While he has been a key figure in Iran’s judiciary for decades, Raisi is a fairly new player in the Islamic Republic’s political arena.

Raisi owes his prominence today to a campaign – seemingly being driven by the highest centers of power in Iran – that has aimed over the past six or so years to portray him as a humble, anti-corruption, and no-nonsense figure.

In 2016, Supreme Leader Ali Khamenei appointed Raisi as the custodian of Astan-e Qods-e Razavi, a multi-billion dollar religious conglomerate encompassing businesses and endowments that oversees the holy Shia shrine of Imam Reza in Mashhad, the home city of both Khamenei and Raisi.

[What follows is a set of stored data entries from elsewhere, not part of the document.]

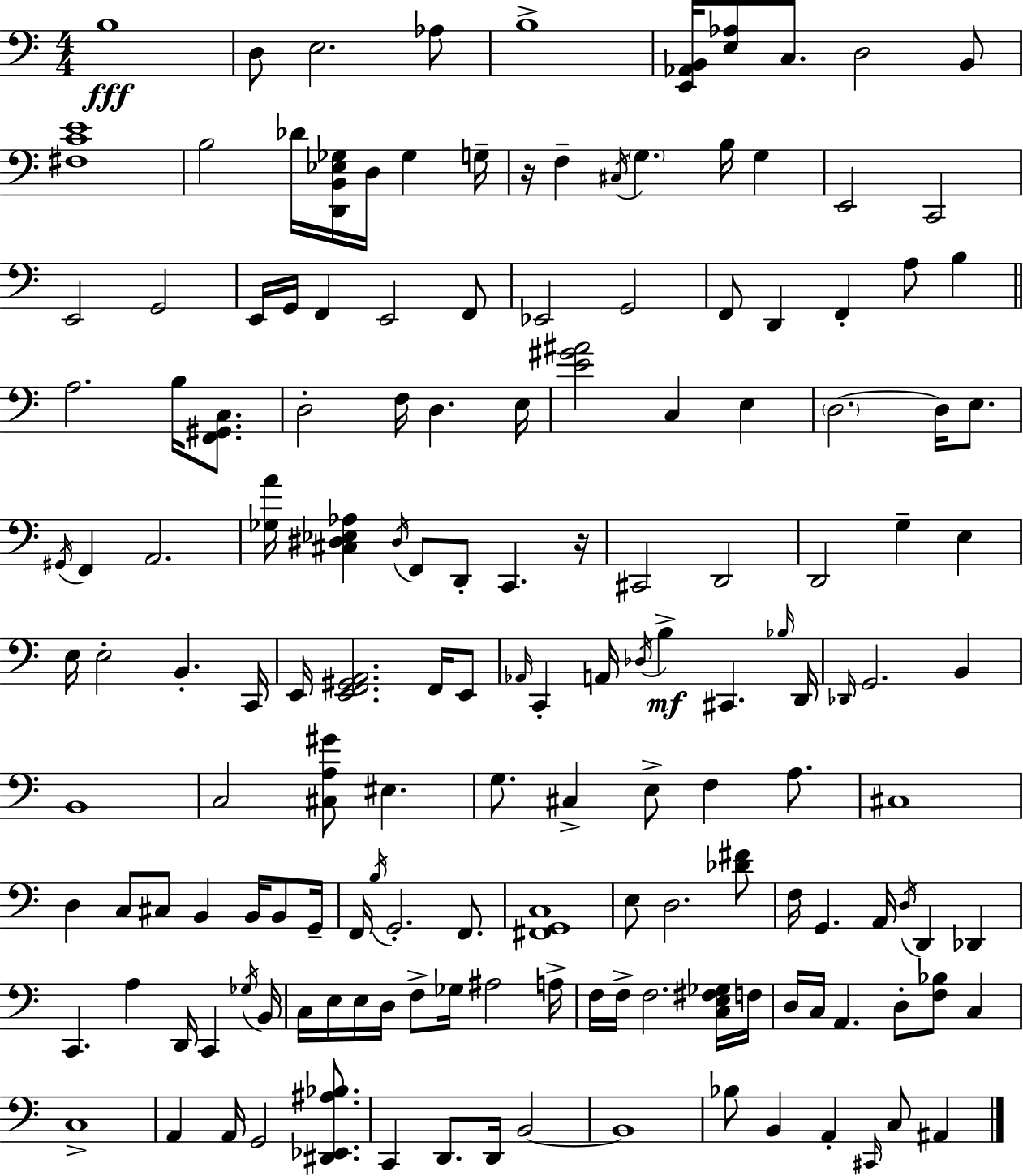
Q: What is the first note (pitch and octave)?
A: B3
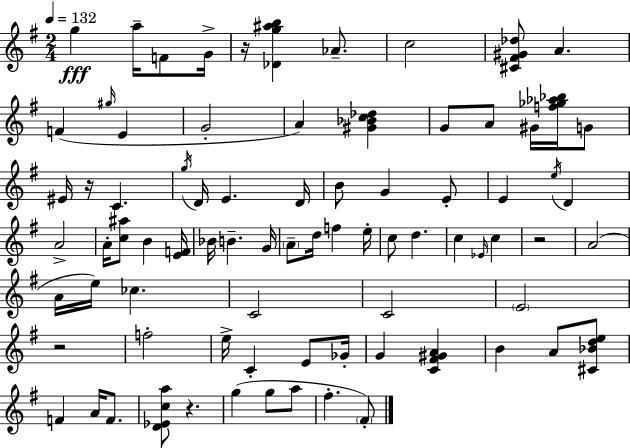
X:1
T:Untitled
M:2/4
L:1/4
K:G
g a/4 F/2 G/4 z/4 [_Dg^ab] _A/2 c2 [^C^F^G_d]/2 A F ^g/4 E G2 A [^G_Bc_d] G/2 A/2 ^G/4 [f_g_a_b]/4 G/2 ^E/4 z/4 C g/4 D/4 E D/4 B/2 G E/2 E e/4 D A2 A/4 [c^a]/2 B [EF]/4 _B/4 B G/4 A/2 d/4 f e/4 c/2 d c _E/4 c z2 A2 A/4 e/4 _c C2 C2 E2 z2 f2 e/4 C E/2 _G/4 G [C^F^GA] B A/2 [^C_Bde]/2 F A/4 F/2 [D_Eca]/2 z g g/2 a/2 ^f ^F/2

Raisi then ran for president in 2017, losing to Rouhani. But his rise within Iran’s ruling establishment went on uninterrupted. In 2019, Khamenei appointed him head of the judiciary, one of the most senior positions within the Islamic Republic.

During his tenure, the judiciary “has granted blanket impunity to government officials and security forces responsible for unlawfully killing hundreds of men, women and children and subjecting thousands of protesters to mass arrests and at least hundreds to enforced disappearance, and torture and other ill-treatment during and in the aftermath of the nationwide protests of November 2019,” Callamard said.

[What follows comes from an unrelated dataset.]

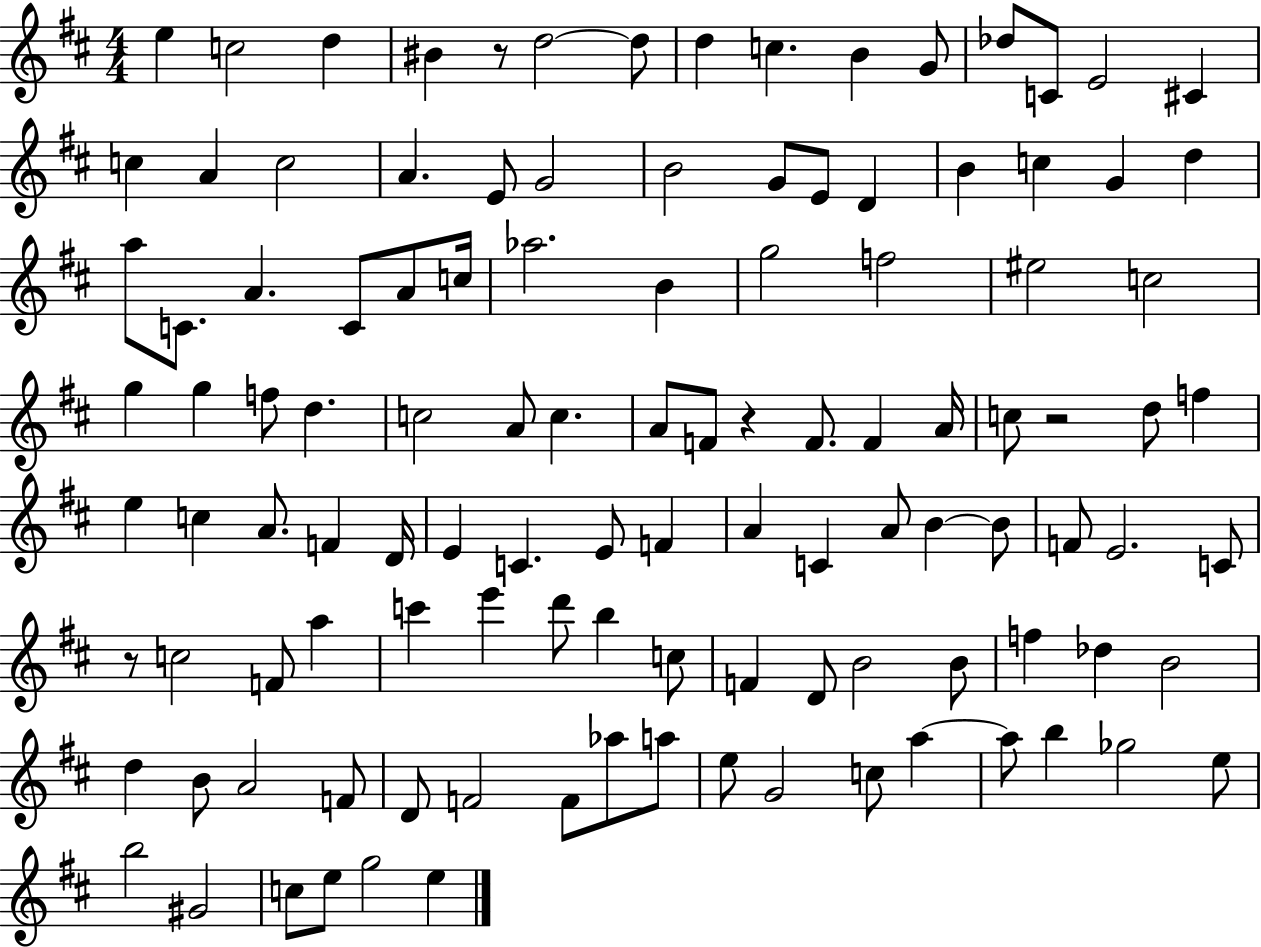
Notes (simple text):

E5/q C5/h D5/q BIS4/q R/e D5/h D5/e D5/q C5/q. B4/q G4/e Db5/e C4/e E4/h C#4/q C5/q A4/q C5/h A4/q. E4/e G4/h B4/h G4/e E4/e D4/q B4/q C5/q G4/q D5/q A5/e C4/e. A4/q. C4/e A4/e C5/s Ab5/h. B4/q G5/h F5/h EIS5/h C5/h G5/q G5/q F5/e D5/q. C5/h A4/e C5/q. A4/e F4/e R/q F4/e. F4/q A4/s C5/e R/h D5/e F5/q E5/q C5/q A4/e. F4/q D4/s E4/q C4/q. E4/e F4/q A4/q C4/q A4/e B4/q B4/e F4/e E4/h. C4/e R/e C5/h F4/e A5/q C6/q E6/q D6/e B5/q C5/e F4/q D4/e B4/h B4/e F5/q Db5/q B4/h D5/q B4/e A4/h F4/e D4/e F4/h F4/e Ab5/e A5/e E5/e G4/h C5/e A5/q A5/e B5/q Gb5/h E5/e B5/h G#4/h C5/e E5/e G5/h E5/q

Under his watch, Iran executed wrestler Navid Afkari in September 2020, and three months later, journalist Ruhollah Zam – two cases that drew international condemnation.

What to expect

Iran’s foreign policy is set by the supreme leader, not the president, and is therefore unlikely to undergo major change with Raisi as president.

“Abroad, Raisi is poised to implement Khamenei’s vision. Raisi himself is no visionary, nor does the Iranian president have the power to deviate from a pre-ordained path,” Ben Taleblu said.

The Islamic Republic’s core policies “will largely remain the same” with Raisi in office, Jason Brodsky, a senior Middle East analyst at Iran International TV, told Al Arabiya English.

The United States and Iran have engaged in indirect talks in Vienna for months to revive the 2015 nuclear deal that Washington withdrew from under former President Donald Trump in 2018.

Raisi said during a televised presidential debate earlier this month that he is not opposed to the nuclear deal, and Iran’s top nuclear negotiator said Thursday the presidential election would have no impact on the ongoing negotiations in Vienna.

While Raisi is unlikely to obstruct a revival of the deal, having him as president, given his human rights record, could lessen the benefits from having sanctions lifted for Iran, Brodsky said.

“A Raisi presidency may impact the degree to which any sanctions relief under the nuclear deal will be effective in boosting the Iranian economy. This is because despite the sanctions relief, there will remain severe reputational risks for countries and companies who choose to do business with the Islamic Republic,” he said.

“Ebrahim Raisi’s bloodstained record won’t exactly be a selling point.”

Domestically, Brodsky said, Raisi will likely “seek to implement the supreme leader’s vision of a resistance economy, focusing more on enhancing local production rather than on attracting foreign investment.”

“An Islamic Republic with Raisi at the helm means the mask has come off. Moreover, it means that Iran has less of a compunction about hiding its spots,” Ben Taleblu said.

Next supreme leader?

Raisi is frequently mentioned as a possible successor to Khamenei and winning the election could boost his chances of becoming Iran’s next supreme leader, analysts say.

The Guardian Council’s decision to disqualify all serious rivals to Raisi from running in the election – a decision the council could not have taken without Khamenei’s approval – added to the speculation that Raisi is being groomed to become the next supreme leader.

“It is too early to definitively say whether Raisi will become supreme leader,” said Brodsky. “But it is safe to assume he is a leading contender. At the very least, if Khamenei were to pass away during his tenure as president, Raisi would be playing a critical role during the transition, including the possibility of serving on an interim leadership council.”